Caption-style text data
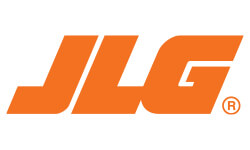 JLG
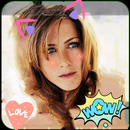 Jennifer Aniston APK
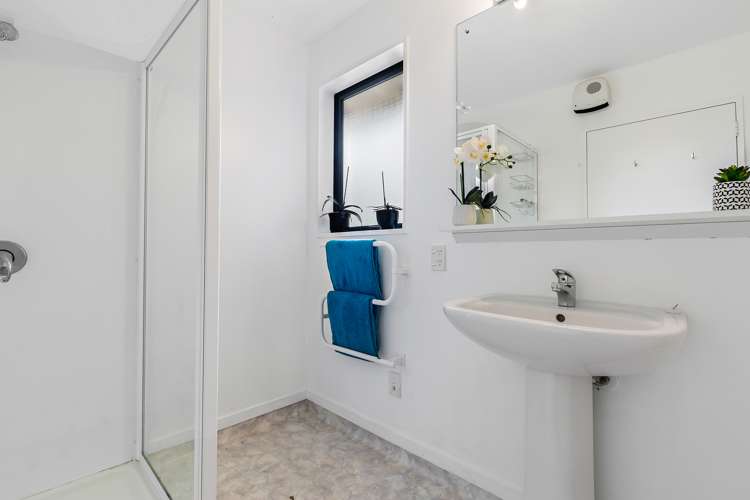 68 Roscrea Place Swannanoa_7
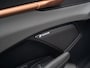 CUPRA Terramar 1.5 TSI eHybrid 204pk PHEV Business / Panoramadak / Trekhaak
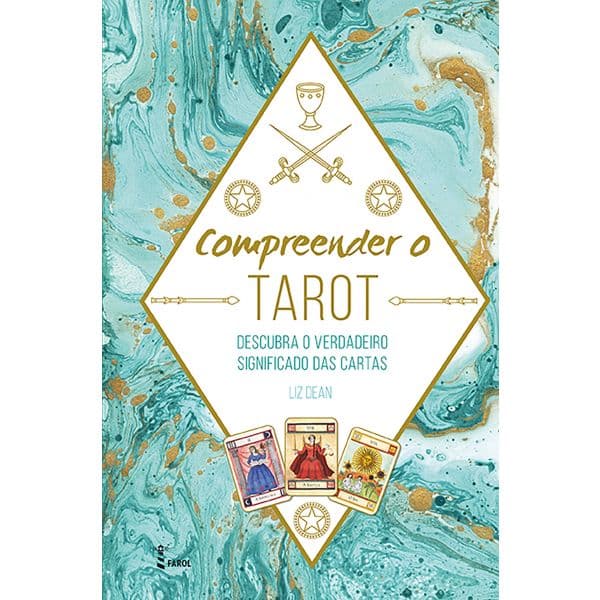 Compreender o Tarot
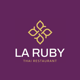 La Ruby Thai Restaurant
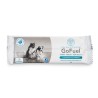 BluePet GoFuel energiabatoon kõrvitsaga  50g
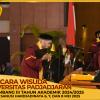 WISUDA UNPAD GEL III TA 2024-2025 FAKULTAS FAKULTAS MATEMATIKA DAN ILMU PENGETAHUAN ALAM OLEH REKTOR (51)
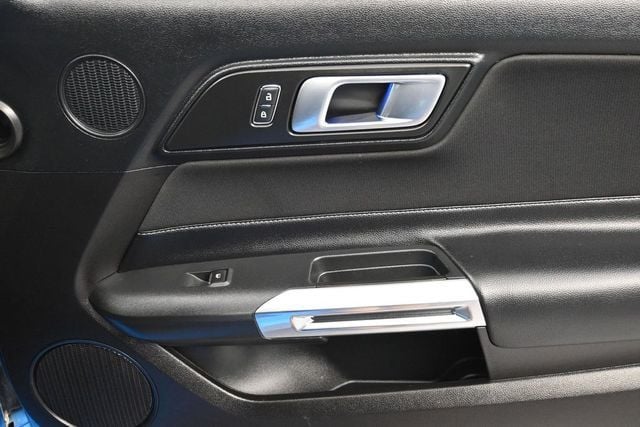2022 Ford Mustang GT Fastback - 23050371 - 15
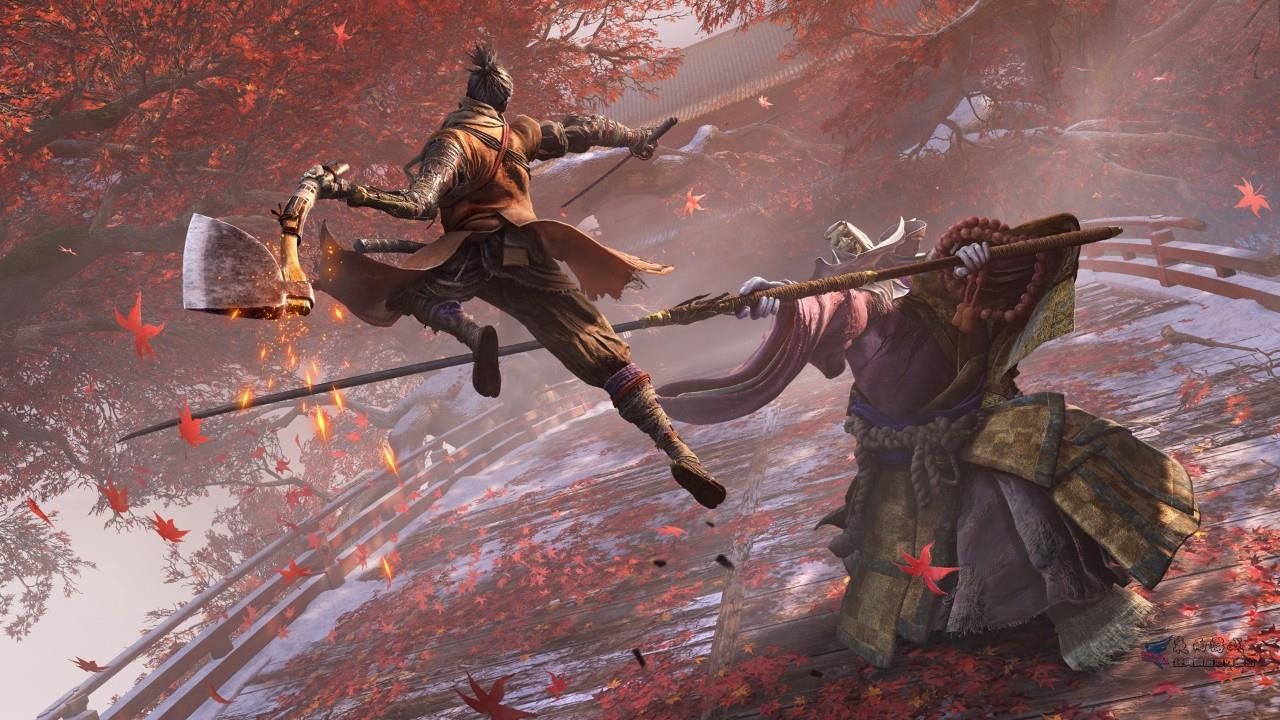 DOTA2 豪华版 截图15
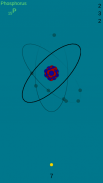 Orbiting Electrons screenshot 4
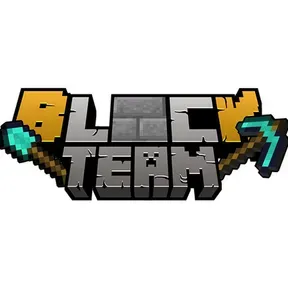 BLOCKTEAM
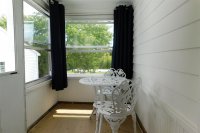 112 Harrington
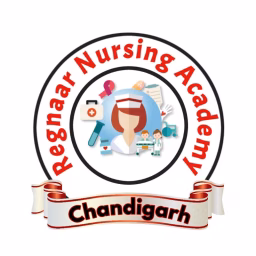 Regnaar Nursing academy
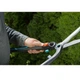 Ножиці для живоплоту Gardena Energy Cut 2в1 (12303-20.000.00) - зображення 10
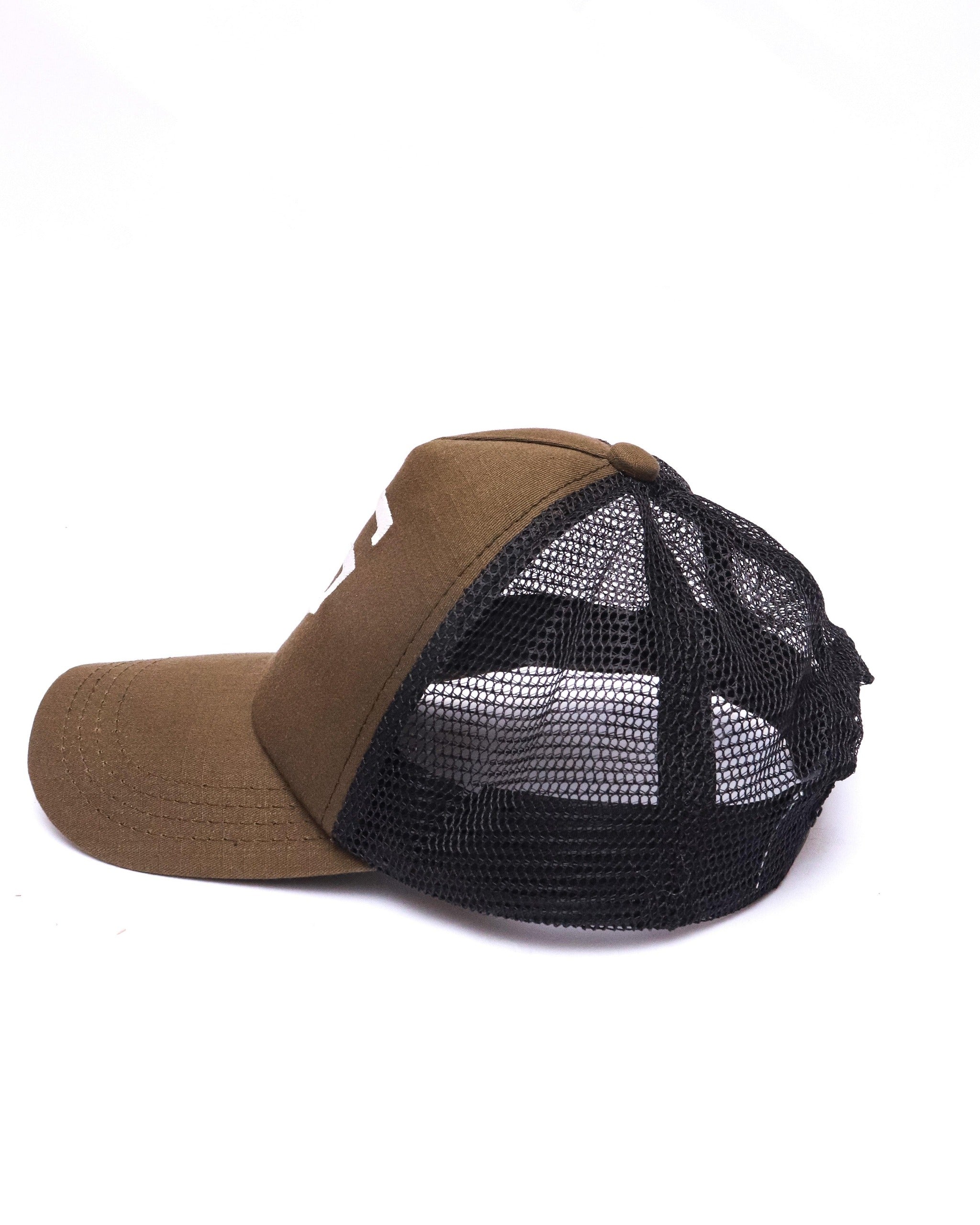 trucker hat black trucker hat womens trucker hat green trucker hat men trucker hat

* Problem to solve *
Please repeat each line above exactly as it appears, but omit the pictures.

* Task output *
 JLG
 Jennifer Aniston APK
 68 Roscrea Place Swannanoa_7
 CUPRA Terramar 1.5 TSI eHybrid 204pk PHEV Business / Panoramadak / Trekhaak
 Compreender o Tarot
 La Ruby Thai Restaurant
 BluePet GoFuel energiabatoon kõrvitsaga  50g
 WISUDA UNPAD GEL III TA 2024-2025 FAKULTAS FAKULTAS MATEMATIKA DAN ILMU PENGETAHUAN ALAM OLEH REKTOR (51)
2022 Ford Mustang GT Fastback - 23050371 - 15
 DOTA2 豪华版 截图15
 Orbiting Electrons screenshot 4
 BLOCKTEAM
 112 Harrington
 Regnaar Nursing academy
 Ножиці для живоплоту Gardena Energy Cut 2в1 (12303-20.000.00) - зображення 10
 trucker hat black trucker hat womens trucker hat green trucker hat men trucker hat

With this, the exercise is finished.